**EXERCISE REQUIREMENTS:**
Retype every entry word for word.

(Extracted data entries)
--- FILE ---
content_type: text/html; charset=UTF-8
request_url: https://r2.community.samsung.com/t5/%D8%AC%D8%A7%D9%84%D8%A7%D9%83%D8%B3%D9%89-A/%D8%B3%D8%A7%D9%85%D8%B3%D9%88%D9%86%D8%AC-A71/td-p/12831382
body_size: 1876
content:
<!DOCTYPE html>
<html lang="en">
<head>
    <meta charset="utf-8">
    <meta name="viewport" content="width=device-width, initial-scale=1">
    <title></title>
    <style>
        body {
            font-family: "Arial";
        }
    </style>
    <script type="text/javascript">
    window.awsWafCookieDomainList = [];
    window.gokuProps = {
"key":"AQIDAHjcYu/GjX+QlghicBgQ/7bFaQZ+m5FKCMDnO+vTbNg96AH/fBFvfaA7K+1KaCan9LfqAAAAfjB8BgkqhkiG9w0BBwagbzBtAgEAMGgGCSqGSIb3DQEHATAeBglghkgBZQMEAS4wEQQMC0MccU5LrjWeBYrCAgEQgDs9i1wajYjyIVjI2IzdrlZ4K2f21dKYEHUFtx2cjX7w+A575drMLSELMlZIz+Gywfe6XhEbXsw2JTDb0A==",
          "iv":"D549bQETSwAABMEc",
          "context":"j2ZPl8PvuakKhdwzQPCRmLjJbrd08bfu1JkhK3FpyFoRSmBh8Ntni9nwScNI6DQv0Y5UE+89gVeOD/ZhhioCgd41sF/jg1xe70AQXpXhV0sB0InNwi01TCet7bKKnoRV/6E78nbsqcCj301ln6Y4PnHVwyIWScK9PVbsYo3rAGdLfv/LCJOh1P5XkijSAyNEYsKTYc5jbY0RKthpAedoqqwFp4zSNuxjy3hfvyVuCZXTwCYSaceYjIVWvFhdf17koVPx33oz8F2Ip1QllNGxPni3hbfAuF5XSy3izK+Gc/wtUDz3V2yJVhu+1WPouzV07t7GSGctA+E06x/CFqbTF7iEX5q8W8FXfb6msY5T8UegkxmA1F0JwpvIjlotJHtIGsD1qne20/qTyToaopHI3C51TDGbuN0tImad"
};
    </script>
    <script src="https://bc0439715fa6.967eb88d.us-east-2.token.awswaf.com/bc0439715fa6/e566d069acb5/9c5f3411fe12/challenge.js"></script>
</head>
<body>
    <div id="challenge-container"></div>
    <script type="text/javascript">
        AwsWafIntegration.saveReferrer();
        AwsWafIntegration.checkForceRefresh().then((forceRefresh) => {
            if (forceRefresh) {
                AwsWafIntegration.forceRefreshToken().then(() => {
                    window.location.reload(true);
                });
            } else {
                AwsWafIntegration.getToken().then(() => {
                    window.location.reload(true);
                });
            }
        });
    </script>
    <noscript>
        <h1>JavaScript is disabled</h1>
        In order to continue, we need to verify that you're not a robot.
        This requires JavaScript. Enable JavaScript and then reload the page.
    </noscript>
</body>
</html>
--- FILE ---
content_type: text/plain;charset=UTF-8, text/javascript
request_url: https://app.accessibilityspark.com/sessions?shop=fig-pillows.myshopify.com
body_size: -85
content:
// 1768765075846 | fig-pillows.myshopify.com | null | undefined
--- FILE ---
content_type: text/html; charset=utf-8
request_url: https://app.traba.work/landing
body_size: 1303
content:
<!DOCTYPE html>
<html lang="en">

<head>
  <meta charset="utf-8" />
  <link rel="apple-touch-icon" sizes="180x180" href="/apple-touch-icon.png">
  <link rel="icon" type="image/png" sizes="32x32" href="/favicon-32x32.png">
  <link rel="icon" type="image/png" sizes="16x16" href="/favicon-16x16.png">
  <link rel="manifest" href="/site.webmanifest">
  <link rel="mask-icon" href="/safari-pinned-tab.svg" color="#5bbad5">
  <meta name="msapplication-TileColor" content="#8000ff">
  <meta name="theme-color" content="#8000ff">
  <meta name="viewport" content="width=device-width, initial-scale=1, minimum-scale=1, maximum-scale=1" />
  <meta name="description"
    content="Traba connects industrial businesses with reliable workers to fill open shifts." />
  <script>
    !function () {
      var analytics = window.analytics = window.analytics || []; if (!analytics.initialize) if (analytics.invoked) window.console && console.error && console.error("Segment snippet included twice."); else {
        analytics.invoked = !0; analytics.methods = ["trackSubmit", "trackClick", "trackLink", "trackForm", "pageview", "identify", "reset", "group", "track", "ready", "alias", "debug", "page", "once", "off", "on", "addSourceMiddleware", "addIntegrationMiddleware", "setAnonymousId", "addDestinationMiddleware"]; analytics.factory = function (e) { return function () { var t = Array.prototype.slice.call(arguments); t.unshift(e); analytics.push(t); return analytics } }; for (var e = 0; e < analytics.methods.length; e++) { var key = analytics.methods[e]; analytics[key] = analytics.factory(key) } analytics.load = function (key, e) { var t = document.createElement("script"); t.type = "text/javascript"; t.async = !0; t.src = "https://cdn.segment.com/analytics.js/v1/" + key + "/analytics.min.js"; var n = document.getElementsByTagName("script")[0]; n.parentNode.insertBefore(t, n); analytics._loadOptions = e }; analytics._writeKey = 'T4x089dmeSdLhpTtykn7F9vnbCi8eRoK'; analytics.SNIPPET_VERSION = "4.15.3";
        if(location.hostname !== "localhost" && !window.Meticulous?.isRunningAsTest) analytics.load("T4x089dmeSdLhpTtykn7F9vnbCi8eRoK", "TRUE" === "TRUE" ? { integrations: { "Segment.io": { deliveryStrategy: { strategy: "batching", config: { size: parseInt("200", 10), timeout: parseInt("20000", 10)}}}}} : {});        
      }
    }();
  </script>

**EXERCISE SOLUTION:**
--- FILE ---
content_type: text/html; charset=UTF-8
request_url: https://r2.community.samsung.com/t5/%D8%AC%D8%A7%D9%84%D8%A7%D9%83%D8%B3%D9%89-A/%D8%B3%D8%A7%D9%85%D8%B3%D9%88%D9%86%D8%AC-A71/td-p/12831382
body_size: 1876
content:
<!DOCTYPE html>
<html lang="en">
<head>
    <meta charset="utf-8">
    <meta name="viewport" content="width=device-width, initial-scale=1">
    <title></title>
    <style>
        body {
            font-family: "Arial";
        }
    </style>
    <script type="text/javascript">
    window.awsWafCookieDomainList = [];
    window.gokuProps = {
"key":"AQIDAHjcYu/GjX+QlghicBgQ/7bFaQZ+m5FKCMDnO+vTbNg96AH/fBFvfaA7K+1KaCan9LfqAAAAfjB8BgkqhkiG9w0BBwagbzBtAgEAMGgGCSqGSIb3DQEHATAeBglghkgBZQMEAS4wEQQMC0MccU5LrjWeBYrCAgEQgDs9i1wajYjyIVjI2IzdrlZ4K2f21dKYEHUFtx2cjX7w+A575drMLSELMlZIz+Gywfe6XhEbXsw2JTDb0A==",
          "iv":"D549bQETSwAABMEc",
          "context":"j2ZPl8PvuakKhdwzQPCRmLjJbrd08bfu1JkhK3FpyFoRSmBh8Ntni9nwScNI6DQv0Y5UE+89gVeOD/ZhhioCgd41sF/jg1xe70AQXpXhV0sB0InNwi01TCet7bKKnoRV/6E78nbsqcCj301ln6Y4PnHVwyIWScK9PVbsYo3rAGdLfv/LCJOh1P5XkijSAyNEYsKTYc5jbY0RKthpAedoqqwFp4zSNuxjy3hfvyVuCZXTwCYSaceYjIVWvFhdf17koVPx33oz8F2Ip1QllNGxPni3hbfAuF5XSy3izK+Gc/wtUDz3V2yJVhu+1WPouzV07t7GSGctA+E06x/CFqbTF7iEX5q8W8FXfb6msY5T8UegkxmA1F0JwpvIjlotJHtIGsD1qne20/qTyToaopHI3C51TDGbuN0tImad"
};
    </script>
    <script src="https://bc0439715fa6.967eb88d.us-east-2.token.awswaf.com/bc0439715fa6/e566d069acb5/9c5f3411fe12/challenge.js"></script>
</head>
<body>
    <div id="challenge-container"></div>
    <script type="text/javascript">
        AwsWafIntegration.saveReferrer();
        AwsWafIntegration.checkForceRefresh().then((forceRefresh) => {
            if (forceRefresh) {
                AwsWafIntegration.forceRefreshToken().then(() => {
                    window.location.reload(true);
                });
            } else {
                AwsWafIntegration.getToken().then(() => {
                    window.location.reload(true);
                });
            }
        });
    </script>
    <noscript>
        <h1>JavaScript is disabled</h1>
        In order to continue, we need to verify that you're not a robot.
        This requires JavaScript. Enable JavaScript and then reload the page.
    </noscript>
</body>
</html>
--- FILE ---
content_type: text/plain;charset=UTF-8, text/javascript
request_url: https://app.accessibilityspark.com/sessions?shop=fig-pillows.myshopify.com
body_size: -85
content:
// 1768765075846 | fig-pillows.myshopify.com | null | undefined
--- FILE ---
content_type: text/html; charset=utf-8
request_url: https://app.traba.work/landing
body_size: 1303
content:
<!DOCTYPE html>
<html lang="en">

<head>
  <meta charset="utf-8" />
  <link rel="apple-touch-icon" sizes="180x180" href="/apple-touch-icon.png">
  <link rel="icon" type="image/png" sizes="32x32" href="/favicon-32x32.png">
  <link rel="icon" type="image/png" sizes="16x16" href="/favicon-16x16.png">
  <link rel="manifest" href="/site.webmanifest">
  <link rel="mask-icon" href="/safari-pinned-tab.svg" color="#5bbad5">
  <meta name="msapplication-TileColor" content="#8000ff">
  <meta name="theme-color" content="#8000ff">
  <meta name="viewport" content="width=device-width, initial-scale=1, minimum-scale=1, maximum-scale=1" />
  <meta name="description"
    content="Traba connects industrial businesses with reliable workers to fill open shifts." />
  <script>
    !function () {
      var analytics = window.analytics = window.analytics || []; if (!analytics.initialize) if (analytics.invoked) window.console && console.error && console.error("Segment snippet included twice."); else {
        analytics.invoked = !0; analytics.methods = ["trackSubmit", "trackClick", "trackLink", "trackForm", "pageview", "identify", "reset", "group", "track", "ready", "alias", "debug", "page", "once", "off", "on", "addSourceMiddleware", "addIntegrationMiddleware", "setAnonymousId", "addDestinationMiddleware"]; analytics.factory = function (e) { return function () { var t = Array.prototype.slice.call(arguments); t.unshift(e); analytics.push(t); return analytics } }; for (var e = 0; e < analytics.methods.length; e++) { var key = analytics.methods[e]; analytics[key] = analytics.factory(key) } analytics.load = function (key, e) { var t = document.createElement("script"); t.type = "text/javascript"; t.async = !0; t.src = "https://cdn.segment.com/analytics.js/v1/" + key + "/analytics.min.js"; var n = document.getElementsByTagName("script")[0]; n.parentNode.insertBefore(t, n); analytics._loadOptions = e }; analytics._writeKey = 'T4x089dmeSdLhpTtykn7F9vnbCi8eRoK'; analytics.SNIPPET_VERSION = "4.15.3";
        if(location.hostname !== "localhost" && !window.Meticulous?.isRunningAsTest) analytics.load("T4x089dmeSdLhpTtykn7F9vnbCi8eRoK", "TRUE" === "TRUE" ? { integrations: { "Segment.io": { deliveryStrategy: { strategy: "batching", config: { size: parseInt("200", 10), timeout: parseInt("20000", 10)}}}}} : {});        
      }
    }();
  </script>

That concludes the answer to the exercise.